Cualquier calificativo podría identificarla, es suficiente por sí para que todo el mundo pueda opinar sobre ella. Tradición porque se pierde en el tiempo y evoluciona, al igual que todos los que la viven y la comparten.

Los paterneros, forjados de un carácter que los identifica, viven su limitada fiesta como la mas grande de todas; cuando la transforman en una locura, es una tontería para unos y una barbaridad para otros, aun así, la han exportado al mundo sin pretenderlo, aumentando su grandeza y protagonismo, realzándola e inmortalizándola.

Imágenes de La Corda


Una fiesta que tiene su preparación en un pasacalle de cohetes que se celebra con anterioridad a éste acto, cohetes de bengalas y colores cogidos a unas tenazas que llevan los festeros, formando en procesión dos hileras paralelas.
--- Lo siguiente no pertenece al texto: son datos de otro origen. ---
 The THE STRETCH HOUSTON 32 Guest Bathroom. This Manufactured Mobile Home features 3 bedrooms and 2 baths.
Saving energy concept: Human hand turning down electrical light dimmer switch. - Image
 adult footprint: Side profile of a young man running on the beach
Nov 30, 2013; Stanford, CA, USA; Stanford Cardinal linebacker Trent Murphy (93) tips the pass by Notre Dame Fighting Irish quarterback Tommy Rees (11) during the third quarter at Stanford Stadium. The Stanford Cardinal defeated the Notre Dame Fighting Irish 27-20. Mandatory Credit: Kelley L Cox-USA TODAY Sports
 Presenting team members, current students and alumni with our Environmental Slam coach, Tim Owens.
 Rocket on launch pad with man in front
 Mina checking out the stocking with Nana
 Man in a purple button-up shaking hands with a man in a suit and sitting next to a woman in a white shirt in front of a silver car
Colorido, humo, chispas y explosiones se suceden entremezclados entre la multitud que abarrota el recorrido. Son los primeros contactos con el fuego, la asfixia del humo, los ojos llorosos y los miedos al nivel que uno quiera, participando el público del júbilo y la fiesta entre las dos hileras y en la estrechez de las calles, o de solo espectador a un lateral. Es ya un espectáculo maravilloso para quien no lo conoce.

Terminado el PASACALLE se inician los preparativos para "LA CORDA" con la intervención de organizadores, vecinos de la Calle Mayor, municipales, pirotécnicos, tiradores de cohetes y público.
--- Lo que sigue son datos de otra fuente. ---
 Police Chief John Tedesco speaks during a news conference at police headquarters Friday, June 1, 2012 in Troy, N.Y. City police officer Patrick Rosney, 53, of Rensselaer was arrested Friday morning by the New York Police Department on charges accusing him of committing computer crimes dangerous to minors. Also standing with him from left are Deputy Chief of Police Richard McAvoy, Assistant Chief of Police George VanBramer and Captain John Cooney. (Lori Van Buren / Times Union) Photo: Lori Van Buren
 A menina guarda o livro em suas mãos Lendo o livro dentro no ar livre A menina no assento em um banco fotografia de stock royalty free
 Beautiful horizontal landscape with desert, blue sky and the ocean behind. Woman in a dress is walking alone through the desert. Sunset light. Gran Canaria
Los organizadores, ya han preparado concienzudamente todos los eventos, la preparación de los tiradores de cohetes, las cajas , los sitios, las reservas de materiales pirotécnicos, los tiempos, el principio y el final, anteriormente, revisado la cantidad y calidad de los cohets, cohetons y femelletes (material pirotécnico), que se lanzará en La Corda; Con las autoridades, tienen preparados los puntos de asistencia médica, señalizada la Calle Mayor y avisados a su vecinos y éstos, como siempre, han soportado esta tradición, resguardan sus puertas, sus ventanas, azulejos y todo aquello que pueda ser quemado, porque el fuego lo alcanzará, dobles puertas para evitar lo inevitable, la entrada de humos o amigos que crecen como setas cuando se acerca éste día y hora. Nadie quiere perderse el acontecimiento.

Los tiradores de cohetes, al igual que un torero se prepara para la corrida, se visten con toda conciencia, no se arriesgan más de lo necesario porque conocen lo que hacen, cubren su cuerpo en función del riesgo y del daño, se abrigan, calzan y cubren su cabeza como unos astronautas, de hecho van a estar muy solos en esa Calle Mayor. Su esfuerzo será muy importante, perderán peso por la calor asfixiante.

En el ambiente flota esa ansia y miedo de lo que se avecina, la Calle Mayor va cerrando puertas, los accesos ya solo son para los vecinos. Llega el camión de la pirotecnia, va quedando solo  en la calle personal autorizado; con toda precaución, van depositando el material en el sitio que se tiene que tirar (unos 60.000 cohets, cohetons y femelletes, repartidos en 130 cajas) haciéndose responsables los tiradores del lugar asignado y el resto en los lugares de reserva de material, todo con mucho cuidado, se hace interminable.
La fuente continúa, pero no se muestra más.